# sps coral in a 10 gall tank with 10k lighting with a 10gal sump



## piranha_dork (Sep 19, 2004)

Yo I have seen my lps have a 12 gall nano cube with all sps and he only uses a 10k compact flor. I have decided to try it and asked my friend to frag me off some sps (caps) and little of others. I have set then in the middle of the tank and some close to the light. the caps are doing fine their little polyps open up and the others too. I'll give you an update on that and sees how its doing each 1-2 weeks. I hope this works. my mini power head is in there and clean water. I change my water every week with 2 gallon water changed. I change it from the sump and I do not mess or touch the main tank at all. I have a 10gall glass from petco and drilled 2 holes one to the sump and one back up. this tank is not new its old already and I have posted some pics of it in this forum. Oh btw peps I just got a green leather and its polyps are green so I'll take a pic of that soon and show you. They say its rare or something. My friend hooked me up. So back to the tank, my light is a 10k 50/50 36 watts sitting right on top of the tank (no legs). give me some insight into this becuase this is just testing it. If this works I'm going to conver the 10gall into sps







right now my lps has the 12 gall nano running for 8 months. hope you guys would share your thoughts. I will be posting pics up soon once my uncle gets back with my digi.

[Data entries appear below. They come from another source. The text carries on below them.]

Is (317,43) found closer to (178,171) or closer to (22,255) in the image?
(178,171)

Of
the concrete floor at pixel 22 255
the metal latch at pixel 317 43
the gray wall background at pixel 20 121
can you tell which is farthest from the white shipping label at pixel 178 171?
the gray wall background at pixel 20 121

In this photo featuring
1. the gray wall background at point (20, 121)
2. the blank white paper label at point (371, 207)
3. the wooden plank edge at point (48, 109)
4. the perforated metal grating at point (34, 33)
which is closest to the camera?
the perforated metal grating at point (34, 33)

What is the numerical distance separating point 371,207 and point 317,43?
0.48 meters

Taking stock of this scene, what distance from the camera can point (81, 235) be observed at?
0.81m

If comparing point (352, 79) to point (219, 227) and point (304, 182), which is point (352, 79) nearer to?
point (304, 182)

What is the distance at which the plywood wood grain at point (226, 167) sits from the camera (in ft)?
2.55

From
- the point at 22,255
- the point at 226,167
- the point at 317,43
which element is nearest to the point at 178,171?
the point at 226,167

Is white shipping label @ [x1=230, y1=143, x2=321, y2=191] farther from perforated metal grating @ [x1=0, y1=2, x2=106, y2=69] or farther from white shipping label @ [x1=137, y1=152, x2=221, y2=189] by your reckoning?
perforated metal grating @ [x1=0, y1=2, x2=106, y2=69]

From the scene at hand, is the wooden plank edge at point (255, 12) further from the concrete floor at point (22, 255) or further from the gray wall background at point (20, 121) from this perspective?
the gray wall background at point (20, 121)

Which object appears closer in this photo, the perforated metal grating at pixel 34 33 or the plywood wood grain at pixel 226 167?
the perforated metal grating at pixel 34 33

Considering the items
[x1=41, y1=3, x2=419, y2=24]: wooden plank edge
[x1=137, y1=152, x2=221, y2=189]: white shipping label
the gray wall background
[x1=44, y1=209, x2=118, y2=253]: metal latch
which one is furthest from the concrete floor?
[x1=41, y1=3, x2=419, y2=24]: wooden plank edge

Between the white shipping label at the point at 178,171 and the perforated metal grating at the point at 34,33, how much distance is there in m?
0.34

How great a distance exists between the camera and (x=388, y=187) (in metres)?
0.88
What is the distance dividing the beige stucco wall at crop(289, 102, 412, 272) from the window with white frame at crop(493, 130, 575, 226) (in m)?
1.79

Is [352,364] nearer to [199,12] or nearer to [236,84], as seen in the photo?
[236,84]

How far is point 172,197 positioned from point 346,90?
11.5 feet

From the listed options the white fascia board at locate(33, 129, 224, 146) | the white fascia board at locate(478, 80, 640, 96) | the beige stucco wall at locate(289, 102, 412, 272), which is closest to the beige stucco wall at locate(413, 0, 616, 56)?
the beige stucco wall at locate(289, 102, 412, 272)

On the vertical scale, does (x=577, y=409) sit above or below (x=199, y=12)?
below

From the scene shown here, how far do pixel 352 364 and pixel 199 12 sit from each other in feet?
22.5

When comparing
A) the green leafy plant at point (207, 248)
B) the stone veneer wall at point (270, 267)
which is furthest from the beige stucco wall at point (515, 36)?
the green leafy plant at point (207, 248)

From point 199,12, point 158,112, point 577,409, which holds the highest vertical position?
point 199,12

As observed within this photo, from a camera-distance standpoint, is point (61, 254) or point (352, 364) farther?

thanks for reading and sorry for my grammer it sucks! lol.
piranha_dork


----------



## hyphen (Apr 4, 2004)

awesome. good luck man, hope that works out. i've also seen a nano at store around here filled with sps. anyhow, keep us updated.


----------



## Raptor (Jan 3, 2003)

Goodluck! Caps and montipora's are the better of the lot of sps to keep under pc lights, Although you may keep other acropora's its not an ideal inviornment for them. But i have seen it done, and never say never i guess.
Sounds like you have a plan. Keep the water clean, and i would not have alot of fish in there. Keep the bioload light, and i think you'll be fine.
Oh pocillaporas are a good choice as well.
You'll need to keep up on all the trace elements like calcium, magnesium, ect.


----------



## rbp 4 135 (Mar 2, 2004)

im growing monti's in my nano as well, well not really growing more along the lines of recovering. I orrigionlally put them in my 75 but i think they were actually nutrient deprived in there. long story short they are dooing better in my nano and there is some good tissue regrowth. right now all i have are some caps but i plan on picking up some digi. I am looking in to pocillaporas as well, trying to figure out where i would put one lol.


----------



## kigrind (Sep 28, 2006)

Pictures....


----------



## rbp 4 135 (Mar 2, 2004)

i bring it home tomarrow ill take some pictues once it settles down again, i have sky blue/pink enchino, royal blue green enchino, frogspawn, candy cane, acans, zoos, plate coral and of course the montis.


----------



## nismo driver (Jan 27, 2004)

i have sps in my 10, a monti digi and a plating monti, and an acro of some kind.. i also picked up two small frags of acro but one rtn'd and teh other stn'd. im pretty sure it wasnt my tank conditions though because i went back to teh LFS two days after the first one rtn'd and the remaining frags they had from teh same batch where doing the same thing.. they probably got a larger damaged piece and tried to frag it to get some money back and it was over stressed..

so if you going to try sps make sure you get healthy frags.. that lighting is really not going to be good though, theres a good chance the sps will brown and not show much growth, the other important part of sps is high volumes of water turn ove in the thank but not necessarily direct linear flow..


----------